Zaho zay remporte deux prix au FID de Marseille 2020

PAR MAGALI DUSSILLOS

Nous vous en parlions il y a quelques jours, le conte documentaire Zaho zay dont le texte a été écrit par Jean-Luc Raharimanana vient d’obtenir deux distinctions : le Prix Renaud Victor et la mention spéciale Georges de Beauregard International. Le film a été réalisé par Maéva Ranaïvojaona et Georg Tiller. Il était en compétition au Festival International du cinéma de Marseille (du 22 au 26 juillet).

Maéva Ranaïvojaona, Georg Tiller, Jean-Luc Raharimanana et le producteur Thomas Lambert, dont le film Zaho zay est récompensé au 31è FID de Marseille ce 26 juillet 2020. DR

L’écho d’un appel déshumanisé s’élève d’une file d’hommes aux têtes baissées, parias hagards franchissant la porte d’une prison. Interchangeables ? Est-ce une prison – est-ce un purgatoire – est-ce un sas d’attente ? Vers quoi ?

Le personnage principal du film est une femme en quête du père qui s’est faite gardienne de prison. Il s’agit en fait de l’un des deux personnages principaux, le second, la figure du père, étant omniprésent du fait même de son absence. La gardienne ne garde pas, elle regarde. Passeuse d’hommes, passeuse de regards. Elle attend là parmi ces visages de voir apparaître celui de son père. Un homme qui a tué, à plusieurs reprises. Elle ne sait où le chercher mais elle a la certitude que l’errance de ce disparu finira là, parmi ces hommes alignés attendant l’appel ou la prochaine distribution d’une soupe trop claire dans laquelle flottent des morceaux de manioc décharnés.

Les espaces filmés ne sont pas paysages, ce sont des vers, des rythmes poétiques, des refrains. Un corps dont on devine les pieds et la violence subie dans un champ de cannes, des baobabs qui se dressent sur le silence. Un poignet ensanglanté abandonné sur un lavabo.

La voix off se cherche un visage parmi tous ceux qui se taisent. Il y a comme une attente. Les images sont pleines de silences comme la voix poétique qui conte la quête.

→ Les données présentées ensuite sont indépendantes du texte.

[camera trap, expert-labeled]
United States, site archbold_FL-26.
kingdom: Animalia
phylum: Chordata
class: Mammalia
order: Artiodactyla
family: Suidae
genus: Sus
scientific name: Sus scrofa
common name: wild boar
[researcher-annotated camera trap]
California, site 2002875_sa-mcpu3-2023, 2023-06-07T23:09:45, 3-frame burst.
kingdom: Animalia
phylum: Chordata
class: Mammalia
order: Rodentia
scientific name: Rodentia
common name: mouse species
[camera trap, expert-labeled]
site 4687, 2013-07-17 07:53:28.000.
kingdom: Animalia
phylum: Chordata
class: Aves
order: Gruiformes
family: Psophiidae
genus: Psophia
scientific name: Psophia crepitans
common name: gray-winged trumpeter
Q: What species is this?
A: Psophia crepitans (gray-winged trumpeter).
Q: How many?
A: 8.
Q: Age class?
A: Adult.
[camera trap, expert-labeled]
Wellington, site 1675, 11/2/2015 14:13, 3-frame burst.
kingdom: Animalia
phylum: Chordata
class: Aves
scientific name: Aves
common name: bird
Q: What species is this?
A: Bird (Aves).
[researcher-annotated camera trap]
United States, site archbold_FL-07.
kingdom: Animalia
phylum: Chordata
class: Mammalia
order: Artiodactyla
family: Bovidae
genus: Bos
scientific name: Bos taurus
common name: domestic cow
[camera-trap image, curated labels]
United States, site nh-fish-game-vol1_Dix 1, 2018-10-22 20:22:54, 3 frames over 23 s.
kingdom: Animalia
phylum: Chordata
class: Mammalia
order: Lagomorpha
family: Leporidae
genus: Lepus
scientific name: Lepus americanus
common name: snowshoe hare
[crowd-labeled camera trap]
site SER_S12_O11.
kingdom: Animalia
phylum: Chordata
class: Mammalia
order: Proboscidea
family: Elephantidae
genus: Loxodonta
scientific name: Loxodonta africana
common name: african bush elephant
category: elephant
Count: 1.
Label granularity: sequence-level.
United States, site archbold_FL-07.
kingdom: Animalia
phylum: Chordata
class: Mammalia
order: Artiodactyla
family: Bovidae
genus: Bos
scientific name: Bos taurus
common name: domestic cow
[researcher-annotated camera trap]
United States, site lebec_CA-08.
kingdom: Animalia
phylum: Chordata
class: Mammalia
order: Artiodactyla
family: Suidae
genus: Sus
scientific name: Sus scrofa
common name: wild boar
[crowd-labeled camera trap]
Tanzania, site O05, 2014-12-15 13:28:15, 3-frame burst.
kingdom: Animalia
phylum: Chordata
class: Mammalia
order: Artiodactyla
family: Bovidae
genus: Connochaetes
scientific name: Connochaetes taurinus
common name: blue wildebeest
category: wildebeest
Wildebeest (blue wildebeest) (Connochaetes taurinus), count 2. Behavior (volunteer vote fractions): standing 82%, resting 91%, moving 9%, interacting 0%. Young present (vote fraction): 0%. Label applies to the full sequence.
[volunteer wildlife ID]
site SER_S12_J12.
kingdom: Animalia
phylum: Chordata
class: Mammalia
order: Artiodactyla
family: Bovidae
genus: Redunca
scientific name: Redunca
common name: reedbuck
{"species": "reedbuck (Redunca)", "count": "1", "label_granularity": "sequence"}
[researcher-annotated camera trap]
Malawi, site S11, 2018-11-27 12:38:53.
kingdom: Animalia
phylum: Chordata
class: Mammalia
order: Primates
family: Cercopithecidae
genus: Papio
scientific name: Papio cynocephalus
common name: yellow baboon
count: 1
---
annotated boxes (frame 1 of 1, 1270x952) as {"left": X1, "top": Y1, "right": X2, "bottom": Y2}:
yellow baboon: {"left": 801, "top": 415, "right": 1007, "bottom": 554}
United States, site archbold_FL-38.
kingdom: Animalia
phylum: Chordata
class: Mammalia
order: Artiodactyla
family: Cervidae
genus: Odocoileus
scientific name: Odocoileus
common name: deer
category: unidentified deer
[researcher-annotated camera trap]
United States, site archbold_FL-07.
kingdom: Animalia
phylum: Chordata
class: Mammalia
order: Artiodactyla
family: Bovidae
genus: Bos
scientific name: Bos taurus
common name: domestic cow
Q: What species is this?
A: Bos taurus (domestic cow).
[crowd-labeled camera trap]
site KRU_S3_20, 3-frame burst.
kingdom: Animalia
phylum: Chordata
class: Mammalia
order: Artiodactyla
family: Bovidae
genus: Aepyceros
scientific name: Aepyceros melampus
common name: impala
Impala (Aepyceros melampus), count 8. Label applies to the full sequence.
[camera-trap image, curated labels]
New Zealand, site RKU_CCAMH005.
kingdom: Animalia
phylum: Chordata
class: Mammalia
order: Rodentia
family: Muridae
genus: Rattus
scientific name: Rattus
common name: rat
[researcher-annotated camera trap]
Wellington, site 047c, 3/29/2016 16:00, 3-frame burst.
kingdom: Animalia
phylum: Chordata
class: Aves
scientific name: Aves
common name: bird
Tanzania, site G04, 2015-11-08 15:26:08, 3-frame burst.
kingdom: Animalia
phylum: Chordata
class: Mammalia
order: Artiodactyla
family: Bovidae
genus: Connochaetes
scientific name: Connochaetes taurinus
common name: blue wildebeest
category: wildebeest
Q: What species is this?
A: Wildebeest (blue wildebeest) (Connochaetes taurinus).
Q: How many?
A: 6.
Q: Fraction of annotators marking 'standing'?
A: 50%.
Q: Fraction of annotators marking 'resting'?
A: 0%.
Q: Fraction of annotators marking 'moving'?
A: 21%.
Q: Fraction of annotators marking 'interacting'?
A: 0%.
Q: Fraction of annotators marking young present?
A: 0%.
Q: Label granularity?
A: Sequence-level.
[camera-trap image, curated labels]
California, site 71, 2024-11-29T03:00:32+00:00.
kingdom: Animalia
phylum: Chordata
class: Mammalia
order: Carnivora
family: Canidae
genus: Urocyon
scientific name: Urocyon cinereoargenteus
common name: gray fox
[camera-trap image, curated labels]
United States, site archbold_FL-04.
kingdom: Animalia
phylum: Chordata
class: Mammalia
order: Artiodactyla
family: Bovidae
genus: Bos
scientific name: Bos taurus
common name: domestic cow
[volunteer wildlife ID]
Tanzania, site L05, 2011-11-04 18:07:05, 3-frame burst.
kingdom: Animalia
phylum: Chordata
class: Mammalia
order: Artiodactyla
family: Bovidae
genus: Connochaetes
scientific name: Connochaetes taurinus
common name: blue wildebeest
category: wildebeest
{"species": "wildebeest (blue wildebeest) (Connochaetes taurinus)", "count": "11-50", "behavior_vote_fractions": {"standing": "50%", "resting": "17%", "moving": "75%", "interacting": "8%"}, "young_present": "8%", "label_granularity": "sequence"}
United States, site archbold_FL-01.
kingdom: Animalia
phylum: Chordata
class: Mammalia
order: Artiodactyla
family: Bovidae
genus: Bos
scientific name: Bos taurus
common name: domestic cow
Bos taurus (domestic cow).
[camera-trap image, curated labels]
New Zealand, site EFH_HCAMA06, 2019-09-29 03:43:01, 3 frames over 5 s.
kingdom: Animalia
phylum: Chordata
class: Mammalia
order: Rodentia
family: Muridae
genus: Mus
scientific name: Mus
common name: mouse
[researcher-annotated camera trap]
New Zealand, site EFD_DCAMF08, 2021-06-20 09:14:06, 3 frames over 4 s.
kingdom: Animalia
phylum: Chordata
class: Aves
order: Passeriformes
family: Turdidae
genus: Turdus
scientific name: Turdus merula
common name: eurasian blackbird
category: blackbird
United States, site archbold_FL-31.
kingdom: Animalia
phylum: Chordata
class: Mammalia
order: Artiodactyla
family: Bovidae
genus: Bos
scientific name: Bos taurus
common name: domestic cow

C’est la beauté de l’art que d’être dans la rétention. C’est dans ces silences fertiles que sont invités les spectateurs qui viennent y tisser à leur tour leurs propres interrogations et interprétations.

La quête même de la jeune femme affirme la dignité de ces hommes qu’on aurait pu croire sans visage.

Je connais ton père.

C’est la démarche de la gardienne pour comprendre ses origines qui donne une voix à l’un de ces hommes qui ne semblait réduit qu’à racler une écuelle.

Qui peut te connaître ?

Comment réduire la complexité d’un être à la chose vue, à sa disparition ?

Zaho zay est une tentative de se nommer, c’est la construction d’une identité en pays blessé aux héritages et aux transmissions inter-générationnelles sous silence et sous misère. De là émergent l’urgence et la nécessité d’une transmission faite à rebours. C’est la femme qui tente de construire le récit de son père, sans jugement, sans épanchement. C’est une attente qui se fait contemplation et poésie. Le fait même de dire les choses dans leur complexité, d’y apposer des mots et un regard leur confère une identité, une singularité. Zaho zay. C’est ce que je suis. Les images et les mots sont d’une incroyable dignité et poésie, l’une étant liée à l’autre.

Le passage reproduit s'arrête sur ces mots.